> Teks sumber

Sisi artistik terlihat pada pembukaan film ini, ketika beberapa penari menari bersama Congo dan Herman Koto dengan latar air terjun. Mereka juga nantinya menari di sebuah bangunan berbentuk ikan dengan latar Danau Toba. Panorama yang sungguh indah!

Diluar dari itu semua, film ini mendapat sambutan yang cukup hangat. Sebut saja sebuah piala BAFTA untuk best documentary, dan sebuah nominasi Oscar untuk Best featured documentary. Film ini juga menjadi dokumenter terbaik di Berlin international Film Festival. Setidaknya ada sekitar 56 penghargaan dan 30 nominasi yang didapatkan film ini.

> Entri yang diambil
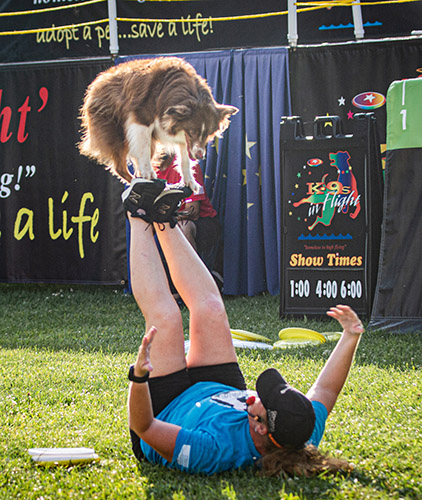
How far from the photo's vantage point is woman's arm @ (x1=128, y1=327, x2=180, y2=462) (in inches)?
71.3

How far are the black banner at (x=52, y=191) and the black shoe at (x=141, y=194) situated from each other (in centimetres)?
342

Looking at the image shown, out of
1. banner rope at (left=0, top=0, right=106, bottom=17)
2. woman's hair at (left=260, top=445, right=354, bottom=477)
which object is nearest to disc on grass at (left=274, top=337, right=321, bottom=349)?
woman's hair at (left=260, top=445, right=354, bottom=477)

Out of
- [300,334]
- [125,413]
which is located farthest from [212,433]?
[300,334]

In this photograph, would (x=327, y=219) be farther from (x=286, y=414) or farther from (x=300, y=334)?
(x=286, y=414)

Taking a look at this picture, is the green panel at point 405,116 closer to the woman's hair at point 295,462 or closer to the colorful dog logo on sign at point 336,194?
the colorful dog logo on sign at point 336,194

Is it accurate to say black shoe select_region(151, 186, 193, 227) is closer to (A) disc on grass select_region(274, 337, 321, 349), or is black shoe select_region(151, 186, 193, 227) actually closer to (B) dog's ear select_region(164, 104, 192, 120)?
(B) dog's ear select_region(164, 104, 192, 120)

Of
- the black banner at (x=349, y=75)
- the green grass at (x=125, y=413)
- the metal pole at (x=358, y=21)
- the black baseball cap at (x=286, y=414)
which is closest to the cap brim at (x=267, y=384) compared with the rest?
the black baseball cap at (x=286, y=414)

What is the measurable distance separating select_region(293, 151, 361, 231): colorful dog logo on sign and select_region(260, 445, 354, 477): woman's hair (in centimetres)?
278

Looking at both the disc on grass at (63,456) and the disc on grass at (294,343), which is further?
the disc on grass at (294,343)

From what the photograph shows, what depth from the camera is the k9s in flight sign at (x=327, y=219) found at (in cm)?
454

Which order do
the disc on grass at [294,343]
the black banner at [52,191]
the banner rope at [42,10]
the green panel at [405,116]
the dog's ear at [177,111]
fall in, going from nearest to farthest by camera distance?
the dog's ear at [177,111], the disc on grass at [294,343], the green panel at [405,116], the banner rope at [42,10], the black banner at [52,191]

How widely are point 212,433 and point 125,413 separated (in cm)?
79

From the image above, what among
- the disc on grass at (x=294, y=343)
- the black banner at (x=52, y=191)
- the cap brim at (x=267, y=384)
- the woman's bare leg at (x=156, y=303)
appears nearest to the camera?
the cap brim at (x=267, y=384)

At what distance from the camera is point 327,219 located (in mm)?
4621
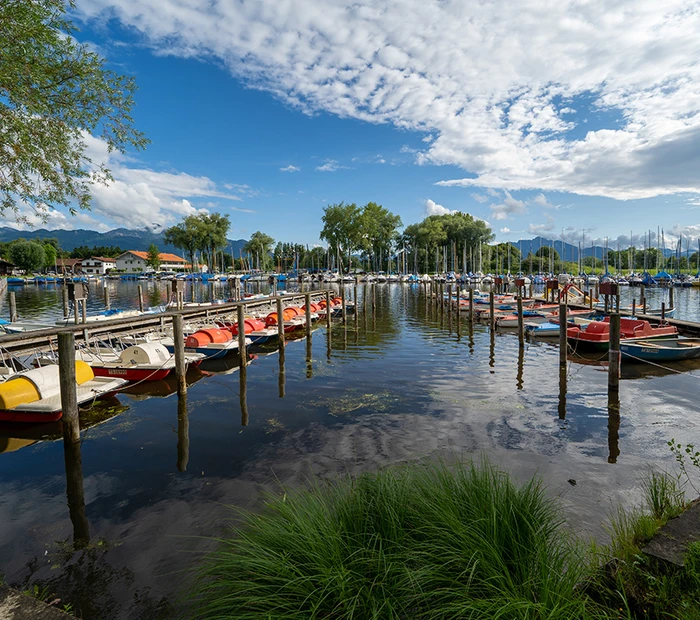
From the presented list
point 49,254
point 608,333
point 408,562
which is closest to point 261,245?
point 49,254

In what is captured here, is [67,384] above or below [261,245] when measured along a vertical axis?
below

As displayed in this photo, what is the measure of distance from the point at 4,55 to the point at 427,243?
110m

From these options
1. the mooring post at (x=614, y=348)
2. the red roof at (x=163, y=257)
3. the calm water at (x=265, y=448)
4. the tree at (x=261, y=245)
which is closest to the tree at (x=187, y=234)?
the tree at (x=261, y=245)

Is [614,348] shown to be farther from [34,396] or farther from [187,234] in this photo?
[187,234]

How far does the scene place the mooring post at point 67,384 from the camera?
8.37m

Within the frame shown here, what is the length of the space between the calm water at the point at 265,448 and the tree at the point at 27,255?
136 metres

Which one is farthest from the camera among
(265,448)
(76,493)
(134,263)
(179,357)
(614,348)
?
(134,263)

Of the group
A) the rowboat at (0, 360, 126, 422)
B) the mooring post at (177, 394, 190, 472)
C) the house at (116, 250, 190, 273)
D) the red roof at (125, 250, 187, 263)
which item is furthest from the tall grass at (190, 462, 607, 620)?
the red roof at (125, 250, 187, 263)

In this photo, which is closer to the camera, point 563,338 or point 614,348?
point 614,348

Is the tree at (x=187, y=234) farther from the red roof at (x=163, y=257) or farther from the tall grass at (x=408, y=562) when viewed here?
the tall grass at (x=408, y=562)

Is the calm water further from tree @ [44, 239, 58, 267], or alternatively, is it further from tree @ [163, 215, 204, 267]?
tree @ [44, 239, 58, 267]

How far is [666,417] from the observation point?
10.7 meters

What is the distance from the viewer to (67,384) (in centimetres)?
840

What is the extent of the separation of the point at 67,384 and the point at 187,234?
342 feet
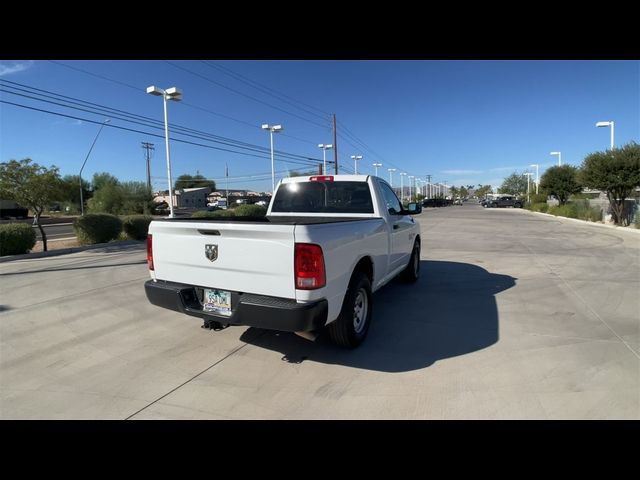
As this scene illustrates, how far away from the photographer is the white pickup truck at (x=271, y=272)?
310cm

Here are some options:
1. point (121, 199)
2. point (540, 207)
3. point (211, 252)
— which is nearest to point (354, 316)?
point (211, 252)

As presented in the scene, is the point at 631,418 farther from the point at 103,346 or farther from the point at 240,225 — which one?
the point at 103,346

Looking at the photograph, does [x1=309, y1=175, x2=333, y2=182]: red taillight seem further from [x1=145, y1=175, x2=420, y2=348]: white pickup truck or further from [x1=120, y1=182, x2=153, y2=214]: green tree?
[x1=120, y1=182, x2=153, y2=214]: green tree

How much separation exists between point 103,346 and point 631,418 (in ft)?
16.5

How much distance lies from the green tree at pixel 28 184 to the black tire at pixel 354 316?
1224 centimetres

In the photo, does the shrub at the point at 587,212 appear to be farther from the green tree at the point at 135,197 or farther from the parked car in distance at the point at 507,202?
the green tree at the point at 135,197

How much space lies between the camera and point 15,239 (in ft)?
34.9

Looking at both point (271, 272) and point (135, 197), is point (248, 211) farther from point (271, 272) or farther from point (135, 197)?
point (135, 197)

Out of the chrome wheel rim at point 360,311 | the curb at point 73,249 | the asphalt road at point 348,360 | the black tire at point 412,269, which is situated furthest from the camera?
the curb at point 73,249

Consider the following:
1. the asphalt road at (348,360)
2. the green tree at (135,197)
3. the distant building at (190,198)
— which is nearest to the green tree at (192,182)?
the distant building at (190,198)

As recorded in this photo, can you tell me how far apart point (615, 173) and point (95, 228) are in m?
25.2

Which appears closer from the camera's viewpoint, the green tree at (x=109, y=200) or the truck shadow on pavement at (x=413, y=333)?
the truck shadow on pavement at (x=413, y=333)

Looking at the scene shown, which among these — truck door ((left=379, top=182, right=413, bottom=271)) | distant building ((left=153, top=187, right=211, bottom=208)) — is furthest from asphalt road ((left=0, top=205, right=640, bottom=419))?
distant building ((left=153, top=187, right=211, bottom=208))

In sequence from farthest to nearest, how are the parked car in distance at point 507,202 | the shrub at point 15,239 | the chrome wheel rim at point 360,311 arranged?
1. the parked car in distance at point 507,202
2. the shrub at point 15,239
3. the chrome wheel rim at point 360,311
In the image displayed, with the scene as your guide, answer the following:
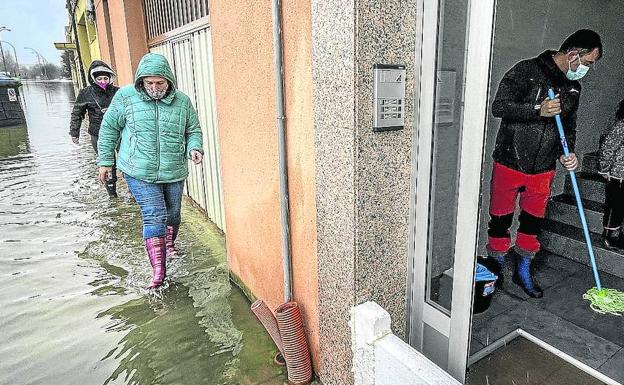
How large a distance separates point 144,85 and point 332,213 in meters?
2.32

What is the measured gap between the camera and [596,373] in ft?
8.40

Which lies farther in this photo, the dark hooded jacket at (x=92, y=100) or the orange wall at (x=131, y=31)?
the orange wall at (x=131, y=31)

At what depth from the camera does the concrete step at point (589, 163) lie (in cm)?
477

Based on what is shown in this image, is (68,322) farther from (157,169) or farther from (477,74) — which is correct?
(477,74)

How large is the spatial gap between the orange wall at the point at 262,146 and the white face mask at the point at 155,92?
0.48 metres

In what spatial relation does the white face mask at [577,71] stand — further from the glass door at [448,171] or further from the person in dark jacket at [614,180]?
the glass door at [448,171]

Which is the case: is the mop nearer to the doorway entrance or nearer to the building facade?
the doorway entrance

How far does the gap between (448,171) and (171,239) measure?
3371mm

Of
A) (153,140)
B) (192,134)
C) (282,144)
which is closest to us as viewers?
(282,144)

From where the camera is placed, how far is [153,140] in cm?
374

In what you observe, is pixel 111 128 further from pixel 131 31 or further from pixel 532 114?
pixel 131 31

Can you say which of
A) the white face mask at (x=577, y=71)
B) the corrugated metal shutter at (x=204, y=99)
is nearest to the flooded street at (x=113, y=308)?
the corrugated metal shutter at (x=204, y=99)

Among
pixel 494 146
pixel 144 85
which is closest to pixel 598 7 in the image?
pixel 494 146

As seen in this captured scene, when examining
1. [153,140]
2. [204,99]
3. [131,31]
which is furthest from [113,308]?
[131,31]
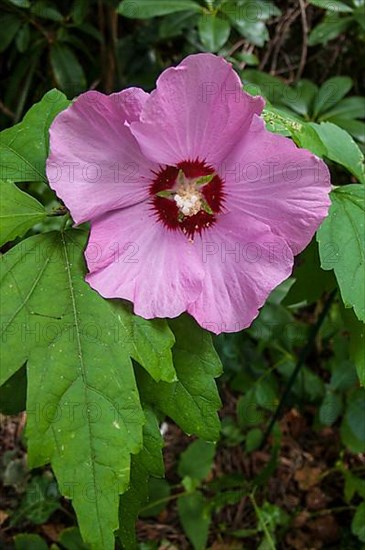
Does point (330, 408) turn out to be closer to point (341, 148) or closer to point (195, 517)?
point (195, 517)

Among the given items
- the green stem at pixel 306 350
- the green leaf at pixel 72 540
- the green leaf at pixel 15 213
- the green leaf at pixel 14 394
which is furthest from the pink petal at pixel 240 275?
the green leaf at pixel 72 540

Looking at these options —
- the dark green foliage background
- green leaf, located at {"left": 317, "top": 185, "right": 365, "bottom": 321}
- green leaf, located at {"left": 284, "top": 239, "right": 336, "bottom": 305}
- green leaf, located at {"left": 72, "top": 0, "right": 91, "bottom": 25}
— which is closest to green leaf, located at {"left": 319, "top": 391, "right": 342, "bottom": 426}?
the dark green foliage background

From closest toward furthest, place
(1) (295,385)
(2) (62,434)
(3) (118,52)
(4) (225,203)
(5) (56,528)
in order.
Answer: (2) (62,434) < (4) (225,203) < (5) (56,528) < (1) (295,385) < (3) (118,52)

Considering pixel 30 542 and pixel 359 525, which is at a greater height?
pixel 359 525

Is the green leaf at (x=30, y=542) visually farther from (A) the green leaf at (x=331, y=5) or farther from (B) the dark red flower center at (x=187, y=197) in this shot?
(A) the green leaf at (x=331, y=5)

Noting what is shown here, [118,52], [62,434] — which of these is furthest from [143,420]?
[118,52]

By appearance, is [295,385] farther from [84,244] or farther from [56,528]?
[84,244]

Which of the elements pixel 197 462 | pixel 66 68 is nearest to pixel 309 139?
pixel 197 462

> Tugas
Lanjutkan tulisan tentang film dokumenter itu, mulai setelah kalimat terakhirnya.

> Jawaban
155-picture3
Courtesy Final Cut for Real, Piraya Film A/S, Novaya Zemlya, Spring Films © 2012

Apa yang sebetulnya membuat “The Act of Killing” begitu patut untuk ditonton? Film ini adalah dokumenter terbaik yang berkisah tentang sepotong tragedi bangsa kita yang sayangnya, bukan disutradarai oleh anak bangsa (salah satu kekesalan saya akan kebaikan film ini). Film ini semakin membuka mata penonton tentang fakta sejarah (pra orde baru) dan juga membuat anda tertawa, menangis, merinding, tersentuh dan berpikir akan langkah apa yang patut dilakukan demi kebaikan negeri ini.

The Act of Killing [Jagal] (2012)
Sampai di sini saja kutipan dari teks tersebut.